begin INFORMATION SUPPLIED

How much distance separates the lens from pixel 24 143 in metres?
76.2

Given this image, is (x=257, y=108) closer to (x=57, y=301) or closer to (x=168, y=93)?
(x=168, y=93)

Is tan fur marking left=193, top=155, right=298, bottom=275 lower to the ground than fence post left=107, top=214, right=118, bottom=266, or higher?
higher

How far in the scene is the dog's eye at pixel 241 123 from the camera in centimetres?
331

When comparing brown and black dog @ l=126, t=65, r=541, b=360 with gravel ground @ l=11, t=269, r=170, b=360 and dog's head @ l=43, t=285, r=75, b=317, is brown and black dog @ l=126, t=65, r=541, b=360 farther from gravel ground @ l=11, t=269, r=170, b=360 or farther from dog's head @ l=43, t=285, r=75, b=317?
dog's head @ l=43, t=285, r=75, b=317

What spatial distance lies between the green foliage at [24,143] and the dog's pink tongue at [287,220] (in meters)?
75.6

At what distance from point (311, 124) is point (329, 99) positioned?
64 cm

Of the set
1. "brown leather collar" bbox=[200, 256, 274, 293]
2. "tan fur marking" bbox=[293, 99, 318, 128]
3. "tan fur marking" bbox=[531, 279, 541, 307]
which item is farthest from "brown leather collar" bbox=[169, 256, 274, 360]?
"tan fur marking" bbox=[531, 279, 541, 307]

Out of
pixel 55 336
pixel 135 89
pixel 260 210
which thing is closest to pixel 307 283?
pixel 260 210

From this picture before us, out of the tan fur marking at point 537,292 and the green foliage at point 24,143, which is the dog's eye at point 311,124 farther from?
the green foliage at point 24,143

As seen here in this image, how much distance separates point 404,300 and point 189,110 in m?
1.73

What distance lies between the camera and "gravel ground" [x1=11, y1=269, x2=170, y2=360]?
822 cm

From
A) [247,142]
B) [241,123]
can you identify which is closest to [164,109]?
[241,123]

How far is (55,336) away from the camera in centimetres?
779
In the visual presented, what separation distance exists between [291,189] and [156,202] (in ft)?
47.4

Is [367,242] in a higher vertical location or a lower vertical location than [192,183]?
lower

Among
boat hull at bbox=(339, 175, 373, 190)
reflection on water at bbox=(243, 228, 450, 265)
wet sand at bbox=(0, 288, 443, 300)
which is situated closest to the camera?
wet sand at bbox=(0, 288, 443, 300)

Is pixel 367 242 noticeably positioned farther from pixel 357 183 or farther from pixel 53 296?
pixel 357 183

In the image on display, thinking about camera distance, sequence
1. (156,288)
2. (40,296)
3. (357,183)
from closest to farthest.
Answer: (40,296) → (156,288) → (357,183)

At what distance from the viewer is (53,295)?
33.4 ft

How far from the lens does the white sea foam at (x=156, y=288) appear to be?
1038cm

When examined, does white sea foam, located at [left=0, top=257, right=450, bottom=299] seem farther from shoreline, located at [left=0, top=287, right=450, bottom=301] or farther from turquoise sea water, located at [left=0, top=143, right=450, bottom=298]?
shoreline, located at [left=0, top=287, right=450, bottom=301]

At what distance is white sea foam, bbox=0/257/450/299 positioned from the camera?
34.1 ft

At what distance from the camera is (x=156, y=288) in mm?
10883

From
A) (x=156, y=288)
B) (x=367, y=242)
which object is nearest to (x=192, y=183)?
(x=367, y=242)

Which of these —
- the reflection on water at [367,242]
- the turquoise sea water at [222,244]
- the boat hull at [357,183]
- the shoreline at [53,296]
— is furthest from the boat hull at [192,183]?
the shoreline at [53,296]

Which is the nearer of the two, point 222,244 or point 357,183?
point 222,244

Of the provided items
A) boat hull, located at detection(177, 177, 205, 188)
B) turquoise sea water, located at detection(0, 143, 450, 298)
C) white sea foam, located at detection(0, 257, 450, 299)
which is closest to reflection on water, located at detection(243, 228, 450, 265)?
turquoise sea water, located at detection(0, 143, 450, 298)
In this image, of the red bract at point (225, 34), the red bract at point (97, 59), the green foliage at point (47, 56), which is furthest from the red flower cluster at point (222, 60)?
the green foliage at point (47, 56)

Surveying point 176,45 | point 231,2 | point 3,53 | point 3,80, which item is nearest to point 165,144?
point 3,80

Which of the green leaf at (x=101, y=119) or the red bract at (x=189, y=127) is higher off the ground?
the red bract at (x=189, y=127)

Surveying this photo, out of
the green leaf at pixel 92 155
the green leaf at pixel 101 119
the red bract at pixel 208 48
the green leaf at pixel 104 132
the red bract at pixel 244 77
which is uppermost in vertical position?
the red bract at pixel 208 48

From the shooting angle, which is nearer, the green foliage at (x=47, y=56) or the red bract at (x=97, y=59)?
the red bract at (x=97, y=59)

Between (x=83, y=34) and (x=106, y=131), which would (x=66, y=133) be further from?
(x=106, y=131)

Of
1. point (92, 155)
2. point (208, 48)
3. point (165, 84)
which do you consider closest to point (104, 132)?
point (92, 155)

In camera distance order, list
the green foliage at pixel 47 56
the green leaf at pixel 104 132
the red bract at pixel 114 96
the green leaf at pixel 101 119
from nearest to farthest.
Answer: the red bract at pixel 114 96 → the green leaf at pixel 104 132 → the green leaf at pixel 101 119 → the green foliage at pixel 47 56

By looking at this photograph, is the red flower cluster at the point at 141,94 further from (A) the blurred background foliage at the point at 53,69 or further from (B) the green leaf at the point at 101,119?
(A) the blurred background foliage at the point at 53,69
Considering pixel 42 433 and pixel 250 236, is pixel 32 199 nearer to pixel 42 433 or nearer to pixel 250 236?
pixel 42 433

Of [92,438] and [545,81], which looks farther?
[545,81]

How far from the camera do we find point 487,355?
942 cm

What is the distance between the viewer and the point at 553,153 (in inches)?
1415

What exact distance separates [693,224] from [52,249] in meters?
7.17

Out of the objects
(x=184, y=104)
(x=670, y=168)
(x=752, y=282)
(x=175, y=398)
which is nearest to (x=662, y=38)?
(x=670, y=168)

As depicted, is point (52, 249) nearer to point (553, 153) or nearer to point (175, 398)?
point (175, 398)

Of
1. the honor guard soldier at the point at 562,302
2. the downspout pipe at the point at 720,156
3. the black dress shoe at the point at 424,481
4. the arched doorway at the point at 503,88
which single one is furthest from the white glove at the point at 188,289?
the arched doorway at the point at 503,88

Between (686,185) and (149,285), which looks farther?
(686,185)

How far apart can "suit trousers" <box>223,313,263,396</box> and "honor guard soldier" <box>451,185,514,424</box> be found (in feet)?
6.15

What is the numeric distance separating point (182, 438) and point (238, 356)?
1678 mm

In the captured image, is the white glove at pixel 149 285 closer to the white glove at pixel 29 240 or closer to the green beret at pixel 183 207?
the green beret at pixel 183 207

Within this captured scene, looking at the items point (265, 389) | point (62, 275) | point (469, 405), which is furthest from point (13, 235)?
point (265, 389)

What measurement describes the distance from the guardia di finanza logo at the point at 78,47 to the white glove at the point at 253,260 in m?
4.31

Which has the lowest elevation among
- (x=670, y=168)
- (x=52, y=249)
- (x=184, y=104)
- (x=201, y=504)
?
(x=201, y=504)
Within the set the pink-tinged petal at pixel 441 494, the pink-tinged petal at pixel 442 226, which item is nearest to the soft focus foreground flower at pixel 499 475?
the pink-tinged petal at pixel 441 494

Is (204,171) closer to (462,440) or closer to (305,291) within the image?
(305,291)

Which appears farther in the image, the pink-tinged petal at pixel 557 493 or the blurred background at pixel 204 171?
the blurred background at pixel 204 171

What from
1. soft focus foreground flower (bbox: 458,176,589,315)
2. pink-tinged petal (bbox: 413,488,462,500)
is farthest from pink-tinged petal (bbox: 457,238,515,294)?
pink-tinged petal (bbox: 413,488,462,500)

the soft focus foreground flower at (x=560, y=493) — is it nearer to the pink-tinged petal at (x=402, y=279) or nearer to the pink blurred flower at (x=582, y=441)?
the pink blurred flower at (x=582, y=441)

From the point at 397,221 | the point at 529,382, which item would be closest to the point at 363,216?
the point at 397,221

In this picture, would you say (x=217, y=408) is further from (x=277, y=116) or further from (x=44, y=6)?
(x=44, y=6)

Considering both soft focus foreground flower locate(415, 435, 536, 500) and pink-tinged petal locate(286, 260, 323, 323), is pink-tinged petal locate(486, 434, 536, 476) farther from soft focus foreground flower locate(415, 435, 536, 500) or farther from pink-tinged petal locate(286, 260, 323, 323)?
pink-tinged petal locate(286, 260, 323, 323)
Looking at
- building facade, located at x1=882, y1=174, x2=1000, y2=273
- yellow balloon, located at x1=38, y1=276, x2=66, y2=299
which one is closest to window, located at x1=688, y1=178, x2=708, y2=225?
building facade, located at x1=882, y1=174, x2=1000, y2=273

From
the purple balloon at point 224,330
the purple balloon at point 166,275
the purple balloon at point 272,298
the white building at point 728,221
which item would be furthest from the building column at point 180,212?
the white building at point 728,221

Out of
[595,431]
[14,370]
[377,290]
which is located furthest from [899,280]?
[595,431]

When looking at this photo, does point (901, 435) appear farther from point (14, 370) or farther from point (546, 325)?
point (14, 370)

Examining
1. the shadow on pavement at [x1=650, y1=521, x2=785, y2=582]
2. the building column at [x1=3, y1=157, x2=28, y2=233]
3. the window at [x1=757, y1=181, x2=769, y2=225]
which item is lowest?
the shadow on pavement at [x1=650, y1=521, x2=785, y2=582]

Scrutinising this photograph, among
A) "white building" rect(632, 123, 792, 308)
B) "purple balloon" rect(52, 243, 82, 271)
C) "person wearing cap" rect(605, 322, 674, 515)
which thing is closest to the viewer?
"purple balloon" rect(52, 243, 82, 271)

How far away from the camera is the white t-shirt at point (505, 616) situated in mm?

end INFORMATION SUPPLIED

> [WRITTEN INSTRUCTION]: Gather every line from the data above that contains the string "closer", treating uppercase and lowercase as distinct.

> [EXERCISE RESULT]:
Given this image, is (x=257, y=108) closer to (x=57, y=301) or closer to (x=168, y=93)?
In the captured image, is the white glove at pixel 149 285 closer to the white glove at pixel 29 240 or closer to the green beret at pixel 183 207?
Is (204,171) closer to (462,440) or closer to (305,291) within the image?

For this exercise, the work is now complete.